No PT, a vitória de Boulos tem sido lida como uma vitória da esquerda. "É o que eu falo. Boulos é como um irmão mais novo, jamais eu o atacaria. Estamos no mesmo campo e no mesmo lado", disse Tatto.

A campanha do petista demonstrou irritação no domingo com a fala de Lula que responsabilizou Tatto pelo fato de o PT não desistir da candidatura para apoiar Boulos ainda no primeiro turno. A declaração foi vista como uma sinalização ao voto útil de esquerda e um abandono do candidato petista.

"​Lula é como pai pra mim, não tem discordância nenhuma. Lula estava preocupado que não fosse nenhum dos dois [Tatto ou Boulos] no segundo turno. Era uma preocupação de colocar a esquerda no segundo turno", disse Tatto, afirmando que não ficou chateado com o ex-presidente.

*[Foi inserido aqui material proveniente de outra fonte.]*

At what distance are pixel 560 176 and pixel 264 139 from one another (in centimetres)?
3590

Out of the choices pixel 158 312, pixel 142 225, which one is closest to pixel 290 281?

Por ora, não está claro se a participação de Lula na campanha de Boulos envolverá a aparição em propagandas e atos públicos ou se ficará restrita aos bastidores.

O assunto é tratado com cautela no PSOL porque pode tanto beneficiar o postulante quanto dar munição à campanha rival, que estabeleceu a estratégia de associar Boulos aos problemas do PT e pintá-lo como um radical que terceirizará a gestão para a legenda aliada caso se eleja.

A decisão sobre um apoio de França deve sair nesta terça-feira, depois de uma reunião com dirigentes dos partidos que compuseram sua coligação (PDT, Solidariedade, PMN e Avante).

Auxiliares do ex-governador dão como praticamente nula a chance de ele declarar apoio a Covas, depois de ter baseado sua campanha na marca anti-Doria e criticado a gestão do tucano.

As outras duas opções (apoio a Boulos ou neutralidade) são analisadas, mas França quer tentar obter no encontro desta terça uma decisão de consenso. Não está descartada uma solução de meio-termo, em que o ele orientaria seus apoiadores a dar um voto anti-PSDB, sem se associar claramente a Boulos.

Entre os representantes do PDT, a possibilidade que conta com mais apoio é a de adesão total ao projeto do PSOL. Candidatos a vereador da legenda derrotados no domingo já fazem campanha em prol do candidato nas redes sociais.

Boulos tem dito que buscará diálogo com todas as legendas do campo democrático e progressista que queiram se comprometer com uma agenda de justiça social, valorização da periferia e garantia de direitos para os mais pobres, três de suas bandeiras na disputa municipal.

Os candidatos do PSOL e do PSB tiveram rusgas ao longo da campanha, mas assessores dizem que os conflitos se deram no âmbito de falas acaloradas em debates e que eventuais mágoas são superáveis.

Para o segundo colocado, a migração de parte da base conquistada por França seria um empurrão de peso, porque poderia somar eleitores da periferia, mais velhos e com um pensamento mais ao centro.

Boulos recebeu, nesta segunda, até o que foi lido como sinalização da deputada estadual Janaina Paschoal (PSL), que apoiou Matarazzo no primeiro turno. A parlamentar de direita questionou Boulos, pelo Twitter, se ele se comprometia a governar os quatro anos de mandato.

"Sim, Janaina", ele respondeu. "Não sou da turma do PSDB, que usa São Paulo como trampolim para projetos pessoais. Governar a cidade em que eu nasci e vivo será a maior honra da minha vida. Sendo eleito, governarei os 4 anos."

A deputada, então, convidou o candidato para um diálogo ou até uma live para entender suas propostas. Questionada pela Folha, Janaina afirmou que "não descarta nada" em relação a apoiar algum postulante.

"Só quero mesmo detalhar as propostas. É preciso explicar como os projetos serão implementados. Não acho que o meu papel seja apoiar A ou B, mas ajudar a discutir propostas para a cidade", disse ela.